Food and Drug Administration (FDA) regulates significant portion of medically relevant devices and drugs but it is probably not as well known that they also regulate the software that is used to power many of the studies. There are significant guidelines from FDA that are used for manufacturers of software that regulate medical devices. The link at the bottom leads to the FDA site and if you search for “General Principles of Software Validation: Final Guidance for Industry and FDA staff” you will find a good sized document that tells you everything about but here is a small excerpt on what FDA would like to see in a typical software development lifecycle.
- Quality Planning
- System Requirements Definition
- Detailed Software Requirements Specification
- Software Design Specification
- Construction or Coding
- Testing
- Installation
- Operation and Support
- Maintenance
- Retirement
Software as it is developed for devices and also operating systems are complex pieces of logic. There have been significant developments to make the process easier with the use of libraries and other software that helps you write code and test software. But even though there is significant testing that is done to make sure that the software performs as tested the risk for an error is sometimes annoying or can be catastrophic for disease diagnosis.

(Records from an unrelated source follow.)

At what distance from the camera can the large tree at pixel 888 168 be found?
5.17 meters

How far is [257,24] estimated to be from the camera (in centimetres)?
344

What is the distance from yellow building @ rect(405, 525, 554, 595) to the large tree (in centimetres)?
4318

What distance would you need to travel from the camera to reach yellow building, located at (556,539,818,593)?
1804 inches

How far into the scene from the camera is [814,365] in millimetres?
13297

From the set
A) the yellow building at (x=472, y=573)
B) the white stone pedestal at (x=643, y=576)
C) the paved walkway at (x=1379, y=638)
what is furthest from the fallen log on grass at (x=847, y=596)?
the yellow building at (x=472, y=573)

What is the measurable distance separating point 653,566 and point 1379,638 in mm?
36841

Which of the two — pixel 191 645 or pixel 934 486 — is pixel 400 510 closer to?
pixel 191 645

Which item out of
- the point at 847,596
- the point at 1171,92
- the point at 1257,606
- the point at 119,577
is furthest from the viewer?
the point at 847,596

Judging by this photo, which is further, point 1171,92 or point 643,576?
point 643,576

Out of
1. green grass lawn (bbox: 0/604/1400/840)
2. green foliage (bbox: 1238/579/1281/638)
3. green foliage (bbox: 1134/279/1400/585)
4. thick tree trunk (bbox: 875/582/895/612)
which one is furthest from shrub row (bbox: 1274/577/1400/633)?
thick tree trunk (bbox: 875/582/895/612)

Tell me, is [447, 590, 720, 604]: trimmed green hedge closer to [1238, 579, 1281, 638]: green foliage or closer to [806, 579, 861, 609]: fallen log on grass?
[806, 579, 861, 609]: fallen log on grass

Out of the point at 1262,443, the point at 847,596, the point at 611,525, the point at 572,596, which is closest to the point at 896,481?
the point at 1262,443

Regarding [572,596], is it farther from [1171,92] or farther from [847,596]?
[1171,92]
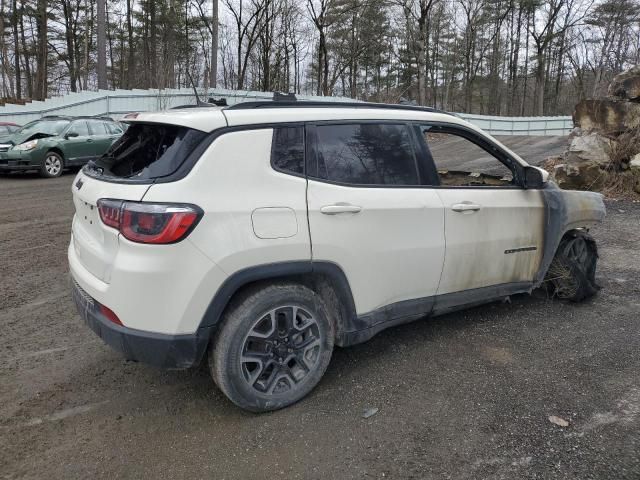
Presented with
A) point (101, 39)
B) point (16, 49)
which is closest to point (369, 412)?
point (101, 39)

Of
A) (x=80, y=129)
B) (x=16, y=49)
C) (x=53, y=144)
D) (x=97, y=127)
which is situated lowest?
(x=53, y=144)

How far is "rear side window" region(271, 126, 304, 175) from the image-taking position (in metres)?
3.03

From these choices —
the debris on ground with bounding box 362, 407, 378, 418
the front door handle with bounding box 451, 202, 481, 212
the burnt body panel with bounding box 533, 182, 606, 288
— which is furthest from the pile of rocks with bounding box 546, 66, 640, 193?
the debris on ground with bounding box 362, 407, 378, 418

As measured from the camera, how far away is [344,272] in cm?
318

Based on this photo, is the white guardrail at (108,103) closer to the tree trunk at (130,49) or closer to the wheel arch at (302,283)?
the wheel arch at (302,283)

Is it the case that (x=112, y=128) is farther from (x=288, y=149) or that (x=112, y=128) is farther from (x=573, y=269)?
(x=573, y=269)

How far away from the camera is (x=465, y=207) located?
3.74 meters

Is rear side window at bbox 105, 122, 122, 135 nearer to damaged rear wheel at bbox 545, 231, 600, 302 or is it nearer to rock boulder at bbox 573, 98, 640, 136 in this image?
rock boulder at bbox 573, 98, 640, 136

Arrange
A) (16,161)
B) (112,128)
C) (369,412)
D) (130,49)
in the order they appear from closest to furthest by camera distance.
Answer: (369,412), (16,161), (112,128), (130,49)

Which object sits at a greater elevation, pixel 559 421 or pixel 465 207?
pixel 465 207

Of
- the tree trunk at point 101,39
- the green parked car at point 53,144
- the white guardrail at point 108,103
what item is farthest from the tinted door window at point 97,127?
the tree trunk at point 101,39

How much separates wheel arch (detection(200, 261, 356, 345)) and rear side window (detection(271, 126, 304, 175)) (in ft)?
1.90

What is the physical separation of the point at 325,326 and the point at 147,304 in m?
1.10

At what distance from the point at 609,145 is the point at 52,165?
1319cm
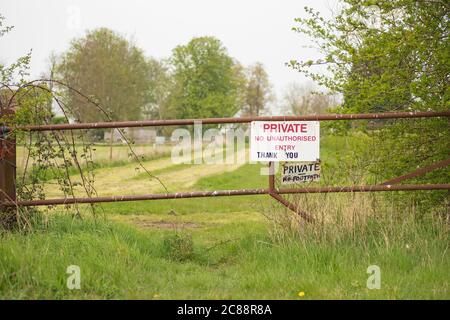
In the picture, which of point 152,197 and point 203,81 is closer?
point 152,197

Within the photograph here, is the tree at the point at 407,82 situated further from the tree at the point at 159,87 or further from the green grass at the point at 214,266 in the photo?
the tree at the point at 159,87

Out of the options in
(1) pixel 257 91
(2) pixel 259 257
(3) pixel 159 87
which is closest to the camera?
(2) pixel 259 257

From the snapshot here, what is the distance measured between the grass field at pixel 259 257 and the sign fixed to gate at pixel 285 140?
1.98 feet

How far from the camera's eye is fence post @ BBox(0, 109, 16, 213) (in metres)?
5.89

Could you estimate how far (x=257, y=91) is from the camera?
221 feet

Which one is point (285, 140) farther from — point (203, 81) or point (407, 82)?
point (203, 81)

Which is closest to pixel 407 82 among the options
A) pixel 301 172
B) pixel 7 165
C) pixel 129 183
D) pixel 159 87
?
pixel 301 172

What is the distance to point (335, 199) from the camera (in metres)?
6.11

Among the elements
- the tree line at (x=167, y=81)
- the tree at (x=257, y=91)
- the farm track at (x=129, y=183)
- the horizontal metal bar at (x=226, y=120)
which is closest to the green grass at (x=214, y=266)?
the horizontal metal bar at (x=226, y=120)

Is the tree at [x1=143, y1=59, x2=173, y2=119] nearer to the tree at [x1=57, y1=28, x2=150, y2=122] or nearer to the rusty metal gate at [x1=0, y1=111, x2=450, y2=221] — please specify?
the tree at [x1=57, y1=28, x2=150, y2=122]

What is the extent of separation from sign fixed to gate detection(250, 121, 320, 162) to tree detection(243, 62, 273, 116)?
60892 millimetres

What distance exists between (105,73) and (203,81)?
2422cm

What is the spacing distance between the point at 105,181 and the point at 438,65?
13.1 m

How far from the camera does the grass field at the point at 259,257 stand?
4.54 m
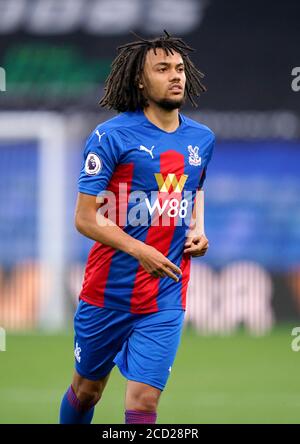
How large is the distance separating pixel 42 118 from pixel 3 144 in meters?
0.86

One terminology for developing logic based software is the use of “Finite state machines”. These are interesting concepts. The simplest way to understand is that an object exists in one a few states. It takes some input to convert it to the other state. This agrees very well with the concept of a switch in electronics as well as a light switch at home. For the light switch, without your input it exists in a locked state, either ON or OFF. Only when you provide the input can you change the state. Now imagine a complicated house where throwing one switch affects another. For example, when you come home at night on a summer evening, you have first turn on the light switch and then find your way to the air-conditioner switch. Thus the state of air conditioner is dependent on the state of the light switch. Extend that logic further into multiple switches and you have a complex computer program. In biology, these “machines” could model how neurons behave or more complex behavior of an animal.
Thus to understand the complexity of the program, it is important to draw or visualize these different states that are possible. This helps explain the logic of a complex software program and also understand if there are any logical errors or how to plan for error conditions. They used to be called a flow chart too but using a Finite state machine, can make a big difference for software development cycles and should be used more frequently by device manufacturers.